The current levy costs residents $32.13 annually per $100,000 of property value, according to the Delaware County Auditor’s Office. With the passage of the five-year, 1.2-mill renewal levy and 0.1-mill increase, residents will pay an additional $3.50 annually per $100,000 of property value.
About 80 percent of SourcePoint’s funding comes from its levy, with the remainder coming from donations, fees, grants and other sources.
The current levy generates about $8.4 million in revenue per year; the new levy will raise about $9.1 million annually.
The levy supports myriad services aimed at senior citizens, from the Meals on Wheels program (which served about 1,700 people in 2017) to courses and education for seniors and their caregivers, to activities and gatherings at SourcePoint’s Delaware headquarters.
In January, county Commissioner Jeff Benton said he and SourcePoint Executive Director Robert Horrocks worked to craft a levy request that would impact county taxpayers as little as possible while recognizing SourcePoint’s growing needs.
“I think we worked out the best resolution we can have and the fairest thing to the taxpayers of the county,” he said.
Commissioner Gary Merrell said he views SourcePoint as a “wonderful resource for our county.”
“There’s a lot of really good people over there doing good things,” he said.
County residents last saw a senior-services ballot issue in May 2013, when voters overwhelmingly approved SourcePoint’s current 1.2-mill levy. By state law, the terms of senior-services levies cannot exceed five years.
Berlin voters overrule trustees on industrial park, concrete plant
In Berlin Township, voters decided to reverse the township board of trustees’ rezoning resolution that would have allowed an industrial park and concrete plant to be built on 24 acres at 5427 state Route 37 E., at the northwest corner of Route 37 and North Old State Road.

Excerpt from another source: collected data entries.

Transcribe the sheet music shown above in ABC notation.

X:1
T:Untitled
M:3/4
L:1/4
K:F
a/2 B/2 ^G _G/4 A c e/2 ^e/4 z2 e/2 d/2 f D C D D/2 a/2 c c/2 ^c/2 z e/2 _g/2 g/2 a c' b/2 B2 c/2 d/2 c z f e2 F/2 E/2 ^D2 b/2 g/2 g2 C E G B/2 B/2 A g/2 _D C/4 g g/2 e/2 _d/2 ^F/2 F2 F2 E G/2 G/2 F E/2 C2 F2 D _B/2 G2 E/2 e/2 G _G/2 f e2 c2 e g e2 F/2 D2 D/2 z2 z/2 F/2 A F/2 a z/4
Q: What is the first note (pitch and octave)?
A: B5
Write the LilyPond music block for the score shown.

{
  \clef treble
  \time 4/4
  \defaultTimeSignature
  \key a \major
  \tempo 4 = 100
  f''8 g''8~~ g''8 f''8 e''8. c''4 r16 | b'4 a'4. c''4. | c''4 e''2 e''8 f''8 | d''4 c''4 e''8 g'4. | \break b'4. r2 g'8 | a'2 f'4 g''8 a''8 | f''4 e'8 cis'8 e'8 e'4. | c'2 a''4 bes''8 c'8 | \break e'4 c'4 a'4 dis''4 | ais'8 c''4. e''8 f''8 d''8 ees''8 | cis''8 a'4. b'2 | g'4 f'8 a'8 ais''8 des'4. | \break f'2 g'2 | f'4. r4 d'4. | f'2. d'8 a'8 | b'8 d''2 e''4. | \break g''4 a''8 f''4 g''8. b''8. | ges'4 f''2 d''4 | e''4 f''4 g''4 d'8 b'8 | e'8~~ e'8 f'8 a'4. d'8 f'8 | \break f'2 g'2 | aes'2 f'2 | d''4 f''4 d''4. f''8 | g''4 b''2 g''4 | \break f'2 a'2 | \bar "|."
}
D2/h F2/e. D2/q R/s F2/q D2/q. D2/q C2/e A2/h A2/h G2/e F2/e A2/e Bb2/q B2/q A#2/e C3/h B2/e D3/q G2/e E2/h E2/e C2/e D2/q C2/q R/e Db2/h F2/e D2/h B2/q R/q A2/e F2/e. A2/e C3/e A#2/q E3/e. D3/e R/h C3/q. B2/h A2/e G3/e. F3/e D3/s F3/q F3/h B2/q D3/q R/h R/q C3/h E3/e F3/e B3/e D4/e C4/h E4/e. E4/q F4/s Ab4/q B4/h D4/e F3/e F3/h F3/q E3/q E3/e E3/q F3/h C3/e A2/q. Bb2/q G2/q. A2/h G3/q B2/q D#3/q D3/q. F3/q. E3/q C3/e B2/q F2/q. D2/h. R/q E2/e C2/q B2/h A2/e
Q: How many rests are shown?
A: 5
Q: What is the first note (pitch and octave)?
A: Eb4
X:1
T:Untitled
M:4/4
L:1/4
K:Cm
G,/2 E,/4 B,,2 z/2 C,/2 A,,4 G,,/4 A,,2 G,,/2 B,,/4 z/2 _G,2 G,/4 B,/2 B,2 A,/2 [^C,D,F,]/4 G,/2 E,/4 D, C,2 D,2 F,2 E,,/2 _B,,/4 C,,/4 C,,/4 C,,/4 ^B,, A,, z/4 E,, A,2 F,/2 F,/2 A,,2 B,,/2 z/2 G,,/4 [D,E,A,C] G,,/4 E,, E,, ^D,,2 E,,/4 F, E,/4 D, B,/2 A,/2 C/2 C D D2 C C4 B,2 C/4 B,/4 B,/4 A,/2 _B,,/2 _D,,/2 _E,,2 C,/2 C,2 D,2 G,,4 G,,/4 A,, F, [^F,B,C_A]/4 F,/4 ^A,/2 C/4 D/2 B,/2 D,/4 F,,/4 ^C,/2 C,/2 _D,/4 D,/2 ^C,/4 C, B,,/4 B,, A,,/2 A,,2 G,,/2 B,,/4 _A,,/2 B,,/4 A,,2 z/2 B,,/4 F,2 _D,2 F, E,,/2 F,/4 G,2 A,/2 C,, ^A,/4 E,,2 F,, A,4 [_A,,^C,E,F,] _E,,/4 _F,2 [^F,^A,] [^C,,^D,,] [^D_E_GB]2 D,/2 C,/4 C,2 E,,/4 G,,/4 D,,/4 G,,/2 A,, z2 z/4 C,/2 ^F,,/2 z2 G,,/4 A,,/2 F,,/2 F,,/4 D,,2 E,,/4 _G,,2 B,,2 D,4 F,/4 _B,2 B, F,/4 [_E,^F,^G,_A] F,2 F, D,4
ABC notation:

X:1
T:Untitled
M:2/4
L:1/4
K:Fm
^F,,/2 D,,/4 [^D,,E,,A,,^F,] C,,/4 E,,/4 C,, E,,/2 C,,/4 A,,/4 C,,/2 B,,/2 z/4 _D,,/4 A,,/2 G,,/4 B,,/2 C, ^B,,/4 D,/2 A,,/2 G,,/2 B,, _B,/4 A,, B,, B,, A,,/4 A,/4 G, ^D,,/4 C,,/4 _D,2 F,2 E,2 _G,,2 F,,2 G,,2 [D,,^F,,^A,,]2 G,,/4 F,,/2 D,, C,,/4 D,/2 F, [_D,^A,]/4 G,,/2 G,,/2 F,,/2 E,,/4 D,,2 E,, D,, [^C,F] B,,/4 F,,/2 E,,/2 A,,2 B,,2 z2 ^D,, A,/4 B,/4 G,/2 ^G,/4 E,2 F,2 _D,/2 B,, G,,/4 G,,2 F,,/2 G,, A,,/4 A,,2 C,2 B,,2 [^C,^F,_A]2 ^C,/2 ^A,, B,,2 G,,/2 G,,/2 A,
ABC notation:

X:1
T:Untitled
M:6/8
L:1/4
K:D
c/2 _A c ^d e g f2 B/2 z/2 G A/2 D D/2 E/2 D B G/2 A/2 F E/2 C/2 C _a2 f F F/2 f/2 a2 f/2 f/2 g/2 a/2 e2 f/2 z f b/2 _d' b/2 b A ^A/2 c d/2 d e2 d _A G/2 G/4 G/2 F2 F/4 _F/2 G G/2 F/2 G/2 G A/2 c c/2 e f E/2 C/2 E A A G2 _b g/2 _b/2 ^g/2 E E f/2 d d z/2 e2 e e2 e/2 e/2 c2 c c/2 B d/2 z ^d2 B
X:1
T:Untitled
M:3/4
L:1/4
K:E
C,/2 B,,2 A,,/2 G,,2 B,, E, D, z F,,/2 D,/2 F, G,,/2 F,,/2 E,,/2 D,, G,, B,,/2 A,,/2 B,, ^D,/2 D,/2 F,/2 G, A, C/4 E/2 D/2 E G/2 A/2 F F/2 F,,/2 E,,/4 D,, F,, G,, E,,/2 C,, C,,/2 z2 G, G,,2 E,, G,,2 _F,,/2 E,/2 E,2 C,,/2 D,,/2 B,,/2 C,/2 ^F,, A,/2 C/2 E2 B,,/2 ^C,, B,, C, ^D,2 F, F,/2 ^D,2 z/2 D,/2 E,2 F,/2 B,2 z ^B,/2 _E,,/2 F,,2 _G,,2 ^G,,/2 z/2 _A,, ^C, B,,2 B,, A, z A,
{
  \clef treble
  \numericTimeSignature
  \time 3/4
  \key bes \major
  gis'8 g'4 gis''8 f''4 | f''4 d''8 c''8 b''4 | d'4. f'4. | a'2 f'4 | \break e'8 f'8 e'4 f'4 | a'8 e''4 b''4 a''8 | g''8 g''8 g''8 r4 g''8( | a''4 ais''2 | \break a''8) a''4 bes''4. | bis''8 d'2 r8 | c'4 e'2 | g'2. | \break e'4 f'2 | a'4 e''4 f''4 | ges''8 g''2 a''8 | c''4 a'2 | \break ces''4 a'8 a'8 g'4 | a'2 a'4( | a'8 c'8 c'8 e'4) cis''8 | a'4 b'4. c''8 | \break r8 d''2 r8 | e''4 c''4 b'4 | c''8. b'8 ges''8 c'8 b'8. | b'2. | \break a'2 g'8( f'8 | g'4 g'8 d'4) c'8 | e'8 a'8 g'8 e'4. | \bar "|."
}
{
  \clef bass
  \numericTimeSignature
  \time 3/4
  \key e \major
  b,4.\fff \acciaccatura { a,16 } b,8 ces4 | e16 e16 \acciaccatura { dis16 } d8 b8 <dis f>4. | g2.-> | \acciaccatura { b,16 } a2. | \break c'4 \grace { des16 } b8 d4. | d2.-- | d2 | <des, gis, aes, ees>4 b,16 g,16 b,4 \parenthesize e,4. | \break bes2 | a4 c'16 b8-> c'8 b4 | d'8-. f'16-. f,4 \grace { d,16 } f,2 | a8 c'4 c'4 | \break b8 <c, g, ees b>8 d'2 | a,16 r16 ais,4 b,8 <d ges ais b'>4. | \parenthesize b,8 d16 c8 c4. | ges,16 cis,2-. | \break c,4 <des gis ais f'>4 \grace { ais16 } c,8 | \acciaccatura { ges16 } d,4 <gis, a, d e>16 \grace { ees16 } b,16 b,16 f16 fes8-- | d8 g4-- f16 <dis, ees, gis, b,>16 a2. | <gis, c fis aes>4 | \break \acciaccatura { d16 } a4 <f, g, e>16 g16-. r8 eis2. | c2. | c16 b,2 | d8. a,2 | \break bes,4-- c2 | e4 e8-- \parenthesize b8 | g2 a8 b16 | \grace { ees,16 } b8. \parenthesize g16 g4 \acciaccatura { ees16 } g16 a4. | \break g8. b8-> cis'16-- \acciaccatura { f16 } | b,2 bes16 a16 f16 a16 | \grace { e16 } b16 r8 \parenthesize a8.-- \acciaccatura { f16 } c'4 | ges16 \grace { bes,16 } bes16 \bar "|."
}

Unofficial election results showed 948 "no" votes (67 percent) to overrule the board of trustees, with 462 "yes" votes (33 percent) supporting the board's decision.
The referendum faced a roller-coaster path to the ballot, with the count board of elections ruling it ineligible in January, due to its wording, only to have that decision overturned by the Ohio Supreme Court in March.
Tri-Township voters say yes; Delaware Township voters say no
Also on the ballot, Tri-Township voters said “yes” to the fire department’s five-year, 0.9-mill levy with a vote of 901 (72 percent) to 347 (28 percent).
However, in Delaware Township, a five-year, 0.8-mill renewal levy for road repair and construction failed with a vote of 311 against the levy (56 percent) to 245 (44 percent).